• What this task involves:
Write out the passage on cell organelles word for word, from "The inner membrane" to "it from ATP.".

• Reading text:
--*--

    The inner membrane is coated in enzymes, which catalyze the reactions of aerobic respiration to produce ATP.
  • Aerobic respiration if the process where glucose is reacted with oxygen to produce carbon dioxidee and water. As this reaction is exothermic, the energy transferred from this reaction is used to produce ATP. Almost all processes in the cell that require energy obtain it from ATP.  
  • Ribosomes:
    • The smallest of the organelles and the site of protein synthesis. ​
    • Ribosomes use the information coded in an mRNA molecule to assemble the correct order of amino acids in the protein. ​
    • Some ribosomes float freely in the cytoplasm, whereas others are attached to the rough endoplasmic membrane.

--*--

Excerpts from a dataset:

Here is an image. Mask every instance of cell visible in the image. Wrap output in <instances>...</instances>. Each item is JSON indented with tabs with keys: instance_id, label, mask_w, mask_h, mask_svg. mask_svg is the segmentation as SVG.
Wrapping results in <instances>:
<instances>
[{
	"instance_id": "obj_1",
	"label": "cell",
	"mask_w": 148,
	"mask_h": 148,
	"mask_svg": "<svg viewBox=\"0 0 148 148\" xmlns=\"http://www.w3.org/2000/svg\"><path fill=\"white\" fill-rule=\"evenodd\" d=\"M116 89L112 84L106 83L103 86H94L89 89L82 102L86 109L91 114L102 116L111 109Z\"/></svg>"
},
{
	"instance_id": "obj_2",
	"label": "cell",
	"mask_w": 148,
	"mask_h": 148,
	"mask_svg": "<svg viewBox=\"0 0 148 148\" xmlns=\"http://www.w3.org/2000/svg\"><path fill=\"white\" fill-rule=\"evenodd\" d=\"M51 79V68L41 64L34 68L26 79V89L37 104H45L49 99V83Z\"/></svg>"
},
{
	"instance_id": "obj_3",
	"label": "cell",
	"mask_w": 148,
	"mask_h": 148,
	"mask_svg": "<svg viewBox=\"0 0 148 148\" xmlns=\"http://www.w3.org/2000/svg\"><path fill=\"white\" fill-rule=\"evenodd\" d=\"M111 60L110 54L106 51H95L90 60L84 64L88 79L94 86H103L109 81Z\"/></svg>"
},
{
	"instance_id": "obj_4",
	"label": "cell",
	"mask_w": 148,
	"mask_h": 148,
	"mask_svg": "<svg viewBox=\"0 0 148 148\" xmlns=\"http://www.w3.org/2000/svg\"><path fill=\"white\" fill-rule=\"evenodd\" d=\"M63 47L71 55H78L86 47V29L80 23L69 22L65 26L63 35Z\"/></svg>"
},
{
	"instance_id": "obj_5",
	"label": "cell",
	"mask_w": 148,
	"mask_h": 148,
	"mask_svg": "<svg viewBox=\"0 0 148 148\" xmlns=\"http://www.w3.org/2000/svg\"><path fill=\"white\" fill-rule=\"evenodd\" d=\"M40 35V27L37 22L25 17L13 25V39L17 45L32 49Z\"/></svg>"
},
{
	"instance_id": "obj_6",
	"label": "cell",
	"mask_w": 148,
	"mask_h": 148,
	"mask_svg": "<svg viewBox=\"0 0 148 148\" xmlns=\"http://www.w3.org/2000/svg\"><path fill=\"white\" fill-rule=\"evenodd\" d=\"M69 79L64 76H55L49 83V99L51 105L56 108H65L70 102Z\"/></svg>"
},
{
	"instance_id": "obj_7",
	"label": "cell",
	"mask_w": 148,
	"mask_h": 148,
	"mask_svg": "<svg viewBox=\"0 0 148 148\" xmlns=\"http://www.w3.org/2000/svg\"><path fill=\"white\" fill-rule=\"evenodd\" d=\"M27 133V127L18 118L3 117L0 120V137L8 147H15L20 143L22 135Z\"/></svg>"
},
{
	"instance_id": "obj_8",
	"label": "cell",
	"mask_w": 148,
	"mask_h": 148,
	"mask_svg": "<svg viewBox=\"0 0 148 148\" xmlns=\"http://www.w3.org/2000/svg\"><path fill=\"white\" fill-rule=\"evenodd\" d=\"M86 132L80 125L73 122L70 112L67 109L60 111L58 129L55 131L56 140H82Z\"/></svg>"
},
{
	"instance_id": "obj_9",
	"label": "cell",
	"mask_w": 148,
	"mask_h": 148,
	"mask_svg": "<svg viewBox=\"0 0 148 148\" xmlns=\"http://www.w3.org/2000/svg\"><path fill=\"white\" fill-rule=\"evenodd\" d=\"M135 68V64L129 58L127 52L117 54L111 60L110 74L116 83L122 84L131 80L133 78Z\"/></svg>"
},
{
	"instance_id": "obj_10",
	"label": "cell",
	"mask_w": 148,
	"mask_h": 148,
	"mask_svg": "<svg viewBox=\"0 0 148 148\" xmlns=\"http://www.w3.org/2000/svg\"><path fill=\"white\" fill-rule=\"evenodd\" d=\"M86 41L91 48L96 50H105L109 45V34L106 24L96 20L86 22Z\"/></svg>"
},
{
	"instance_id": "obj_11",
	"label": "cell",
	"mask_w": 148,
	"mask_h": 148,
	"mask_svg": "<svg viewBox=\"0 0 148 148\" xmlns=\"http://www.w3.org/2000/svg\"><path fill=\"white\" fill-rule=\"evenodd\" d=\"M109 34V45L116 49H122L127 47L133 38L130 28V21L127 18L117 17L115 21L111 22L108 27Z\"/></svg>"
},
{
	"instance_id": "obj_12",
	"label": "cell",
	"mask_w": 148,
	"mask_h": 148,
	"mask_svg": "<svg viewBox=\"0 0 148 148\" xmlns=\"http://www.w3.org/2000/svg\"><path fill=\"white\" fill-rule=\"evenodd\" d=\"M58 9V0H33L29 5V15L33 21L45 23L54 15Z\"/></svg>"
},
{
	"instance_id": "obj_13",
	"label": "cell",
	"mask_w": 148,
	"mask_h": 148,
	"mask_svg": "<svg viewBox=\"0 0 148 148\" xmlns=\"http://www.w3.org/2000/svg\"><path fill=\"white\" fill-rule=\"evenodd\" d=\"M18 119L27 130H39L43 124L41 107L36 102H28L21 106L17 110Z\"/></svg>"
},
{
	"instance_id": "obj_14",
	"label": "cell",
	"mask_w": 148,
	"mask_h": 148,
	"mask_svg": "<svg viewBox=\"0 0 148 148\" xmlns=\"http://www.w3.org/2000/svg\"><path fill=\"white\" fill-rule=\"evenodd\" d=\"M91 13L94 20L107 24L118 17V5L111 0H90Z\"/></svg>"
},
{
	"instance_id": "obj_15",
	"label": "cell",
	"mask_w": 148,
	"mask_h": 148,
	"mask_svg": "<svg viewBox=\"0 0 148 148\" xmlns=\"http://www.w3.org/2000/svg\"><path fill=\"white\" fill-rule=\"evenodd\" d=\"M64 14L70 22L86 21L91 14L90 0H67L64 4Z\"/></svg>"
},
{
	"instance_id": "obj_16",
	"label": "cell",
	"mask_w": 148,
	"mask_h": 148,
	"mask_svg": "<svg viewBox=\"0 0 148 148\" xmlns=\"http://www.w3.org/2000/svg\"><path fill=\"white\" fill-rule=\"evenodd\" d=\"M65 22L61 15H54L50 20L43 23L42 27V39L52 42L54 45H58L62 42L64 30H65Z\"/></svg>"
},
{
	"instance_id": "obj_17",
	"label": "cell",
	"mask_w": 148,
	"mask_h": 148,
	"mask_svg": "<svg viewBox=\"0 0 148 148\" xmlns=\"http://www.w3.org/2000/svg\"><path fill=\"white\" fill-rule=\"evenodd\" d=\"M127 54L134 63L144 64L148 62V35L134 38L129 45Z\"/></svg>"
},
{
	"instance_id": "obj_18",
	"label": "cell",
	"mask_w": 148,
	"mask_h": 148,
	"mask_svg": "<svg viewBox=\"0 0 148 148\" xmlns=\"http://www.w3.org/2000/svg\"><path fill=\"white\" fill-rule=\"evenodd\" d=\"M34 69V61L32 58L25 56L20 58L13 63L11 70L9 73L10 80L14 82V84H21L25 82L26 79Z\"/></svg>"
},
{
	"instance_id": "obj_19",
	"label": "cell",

--*--

• Response:
The inner membrane is coated in enzymes, which catalyze the reactions of aerobic respiration to produce ATP.
  • Aerobic respiration if the process where glucose is reacted with oxygen to produce carbon dioxidee and water. As this reaction is exothermic, the energy transferred from this reaction is used to produce ATP. Almost all processes in the cell that require energy obtain it from ATP.